While the United States is engaged in debate on a constitutional amendment banning gay marriage, Canadians are discussing a federal law to legalize it and many European countries are adopting civil unions for gay couples.

But in the Netherlands, nobody talks about the issue anymore.

"It's really become less of something that you need to explain," says Anne-Marie Thus, who in 2001 married Helene Faasen. "We're totally ordinary. We take our children to preschool every day. People know they don't have to be afraid of us."

Around the world, countries are coming to terms with how to treat homosexual couples - and the trend in many is toward liberalizing laws.

In Denmark, civil unions with the same rights as marriage have been around since 1989, and other Nordic countries followed suit in the 1990s.

The Dutch were the first to eliminate any distinction between gay and straight, striking all references to gender in the marriage laws. Belgium soon did the same.

Canada jumped to the forefront of gay rights in North America in June when it announced plans to legalize same-sex marriages. Many same-sex couples streamed north to marry in Ottawa and British Columbia after courts in those provinces authorized weddings.

In most of Africa, homosexuality is illegal and gay marriage unthinkable. But in South Africa, gay rights were enshrined in the post-apartheid constitution and some groups are lobbying for the right to marry.

Given information -
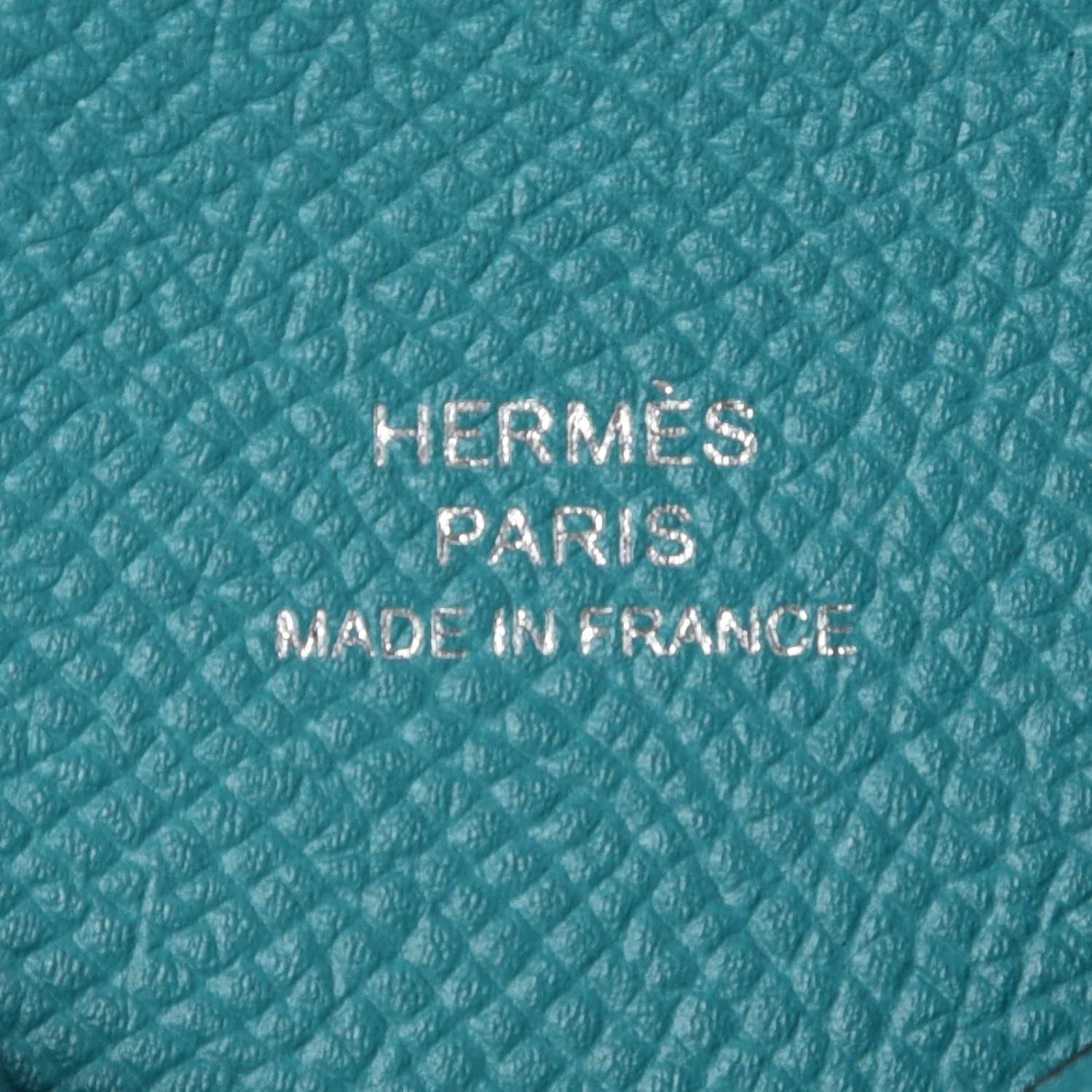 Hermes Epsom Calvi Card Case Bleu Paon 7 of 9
...
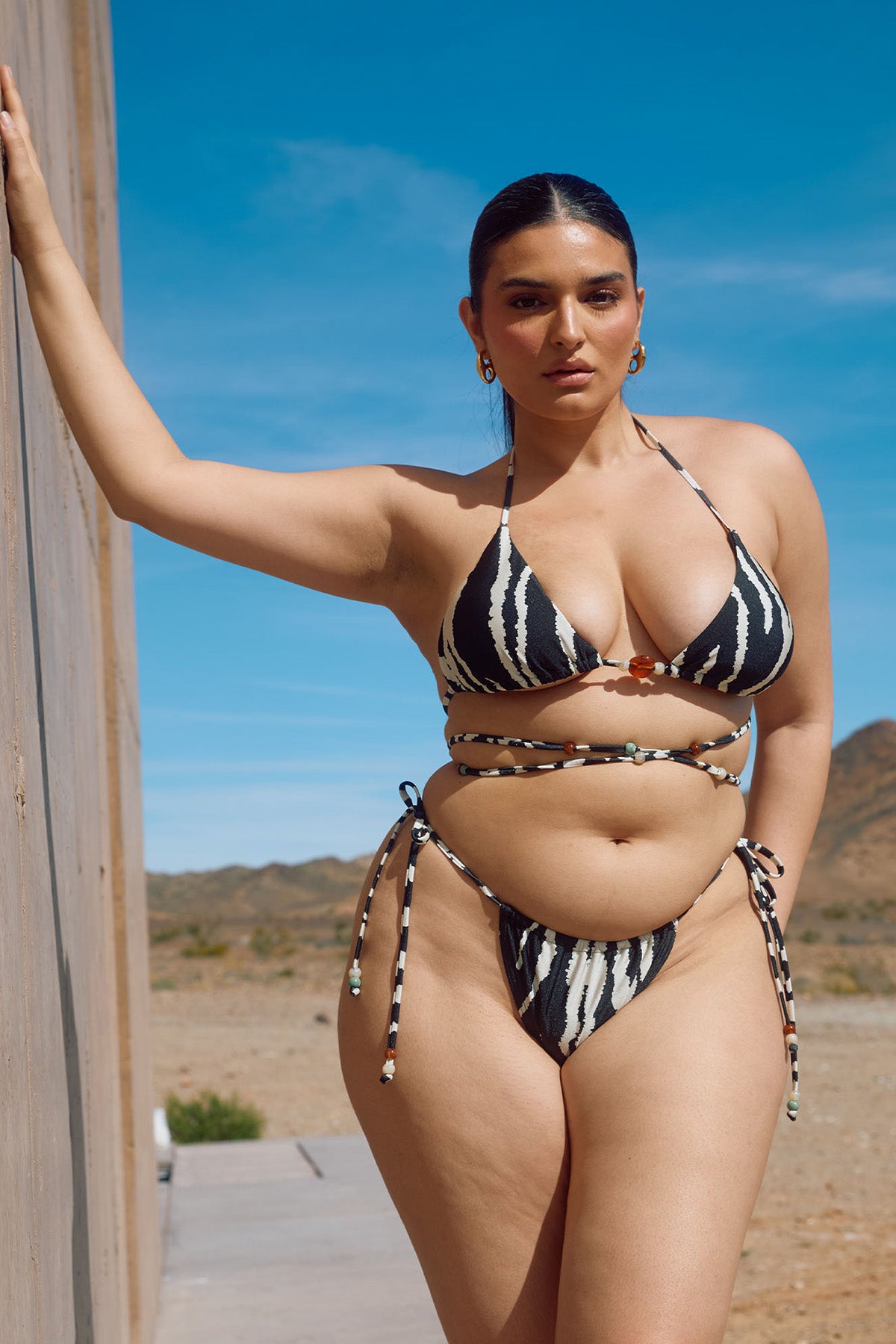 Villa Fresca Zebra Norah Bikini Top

Set of tasks -
1/ Reproduce the passage from the article on same-sex marriage laws, starting at "While the United" and ending at "the issue anymore.".
2/ Continue the article on same-sex marriage laws around the world from the point where it stops.

Answers for the tasks -
1/
While the United States is engaged in debate on a constitutional amendment banning gay marriage, Canadians are discussing a federal law to legalize it and many European countries are adopting civil unions for gay couples.

But in the Netherlands, nobody talks about the issue anymore.

2/
In Japan, homosexuality is no longer considered a mental illness, but many gays still feel pressure to go through a sham heterosexual marriage. Japan is more progressive than most of Asia.

Strongly Roman Catholic countries such as Spain and Italy refuse to recognize gay couples, following the Vatican's abhorrence of homosexuality. But there are important exceptions.

In Portugal, and in Spain's Navarra and Basque regions, gay couples who live together long enough receive the same benefits as heterosexuals under common law unions. In Argentina's capital, Buenos Aires, gay couples can register for a civil union.

France and Germany have civil union laws, and Britain is in the process of adopting them.

The Dutch have watched the hoopla in the United States with some bemusement. Amsterdam Mayor Job Cohen, who married six couples at the stroke of midnight on April 1, 2001, when the Dutch law took effect, sent a note of support to Gavin Newsom, the San Francisco mayor who set off a rush to California when he officiated same-sex ceremonies.

In contrast to Amsterdam's boisterous gay clubs and the spring rite of the Gay Pride parade through its famed canals, Faasen and Thus, the Dutch lesbian couple, live a quiet middle-class life in a neat apartment on the city's outskirts. They hardly seem like revolutionaries, or even trendsetters.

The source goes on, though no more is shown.